• TASK BRIEF: Reproduce the entries below word for word, beginning with the line that contains "Do point 222,287" and ending with the final line of the entries, both included.

• RAW DATA:
>>>>>
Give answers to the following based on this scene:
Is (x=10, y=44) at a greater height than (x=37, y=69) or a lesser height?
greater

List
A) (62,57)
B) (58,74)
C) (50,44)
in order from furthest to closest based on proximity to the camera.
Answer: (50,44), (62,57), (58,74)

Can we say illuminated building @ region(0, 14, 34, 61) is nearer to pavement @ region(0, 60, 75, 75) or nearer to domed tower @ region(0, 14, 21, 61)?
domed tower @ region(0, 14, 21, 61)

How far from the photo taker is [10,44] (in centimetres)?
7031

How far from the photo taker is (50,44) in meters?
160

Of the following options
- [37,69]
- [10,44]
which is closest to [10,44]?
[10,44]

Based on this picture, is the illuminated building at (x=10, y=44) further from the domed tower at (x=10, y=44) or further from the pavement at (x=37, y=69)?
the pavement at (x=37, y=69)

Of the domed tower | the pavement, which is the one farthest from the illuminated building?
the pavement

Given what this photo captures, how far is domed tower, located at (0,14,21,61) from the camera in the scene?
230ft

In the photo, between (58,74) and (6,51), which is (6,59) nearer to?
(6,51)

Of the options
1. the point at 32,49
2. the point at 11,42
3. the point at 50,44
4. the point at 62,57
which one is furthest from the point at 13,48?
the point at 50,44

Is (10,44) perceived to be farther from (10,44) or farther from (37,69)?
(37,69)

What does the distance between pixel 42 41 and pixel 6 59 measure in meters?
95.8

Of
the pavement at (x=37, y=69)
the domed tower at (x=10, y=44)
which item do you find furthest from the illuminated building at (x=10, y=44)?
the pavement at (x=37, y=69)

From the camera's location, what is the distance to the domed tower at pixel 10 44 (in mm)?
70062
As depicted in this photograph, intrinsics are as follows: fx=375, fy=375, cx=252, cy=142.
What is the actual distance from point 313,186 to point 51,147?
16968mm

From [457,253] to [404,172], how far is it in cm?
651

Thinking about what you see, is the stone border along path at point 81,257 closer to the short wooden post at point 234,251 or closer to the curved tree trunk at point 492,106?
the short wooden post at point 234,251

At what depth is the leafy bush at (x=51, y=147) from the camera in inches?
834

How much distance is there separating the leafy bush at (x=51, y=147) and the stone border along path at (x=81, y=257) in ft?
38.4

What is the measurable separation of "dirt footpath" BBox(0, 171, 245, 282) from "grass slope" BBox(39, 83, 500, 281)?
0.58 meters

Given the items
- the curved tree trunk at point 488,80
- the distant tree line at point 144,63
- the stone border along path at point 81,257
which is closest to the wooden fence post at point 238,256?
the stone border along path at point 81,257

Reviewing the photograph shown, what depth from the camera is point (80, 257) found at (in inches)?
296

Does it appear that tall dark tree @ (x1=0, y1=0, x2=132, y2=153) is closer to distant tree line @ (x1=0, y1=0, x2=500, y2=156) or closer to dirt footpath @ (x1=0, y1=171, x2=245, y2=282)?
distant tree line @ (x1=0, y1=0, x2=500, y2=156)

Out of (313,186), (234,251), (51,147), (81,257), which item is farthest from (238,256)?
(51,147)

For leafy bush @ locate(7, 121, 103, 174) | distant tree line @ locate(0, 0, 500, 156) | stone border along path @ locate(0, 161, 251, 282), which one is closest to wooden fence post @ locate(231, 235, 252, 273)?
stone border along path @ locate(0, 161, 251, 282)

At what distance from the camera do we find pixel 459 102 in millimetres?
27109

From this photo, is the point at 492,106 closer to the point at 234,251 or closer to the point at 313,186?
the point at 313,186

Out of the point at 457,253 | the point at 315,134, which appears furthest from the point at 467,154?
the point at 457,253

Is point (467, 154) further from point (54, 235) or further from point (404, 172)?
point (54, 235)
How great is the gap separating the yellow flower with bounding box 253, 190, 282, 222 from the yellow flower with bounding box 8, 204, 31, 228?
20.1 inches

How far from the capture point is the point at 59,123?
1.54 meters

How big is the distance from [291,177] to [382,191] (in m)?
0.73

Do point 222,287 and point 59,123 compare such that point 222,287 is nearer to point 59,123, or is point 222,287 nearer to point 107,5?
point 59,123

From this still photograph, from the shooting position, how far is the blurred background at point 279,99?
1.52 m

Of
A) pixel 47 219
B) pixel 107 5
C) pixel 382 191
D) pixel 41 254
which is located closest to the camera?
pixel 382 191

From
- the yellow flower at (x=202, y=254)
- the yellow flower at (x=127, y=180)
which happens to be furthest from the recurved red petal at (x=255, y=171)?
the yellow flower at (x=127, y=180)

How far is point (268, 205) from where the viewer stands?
<<<<<
• PROBLEM SOLUTION:
Do point 222,287 and point 59,123 compare such that point 222,287 is nearer to point 59,123, or is point 222,287 nearer to point 107,5?
point 59,123

From this still photograph, from the shooting position, how far is the blurred background at point 279,99?
1.52 m

Of
A) pixel 47 219
B) pixel 107 5
C) pixel 382 191
D) pixel 41 254
which is located closest to the camera?
pixel 382 191

From
- the yellow flower at (x=202, y=254)
- the yellow flower at (x=127, y=180)
which happens to be furthest from the recurved red petal at (x=255, y=171)?
the yellow flower at (x=127, y=180)

How far is point (268, 205) from where the viewer stands?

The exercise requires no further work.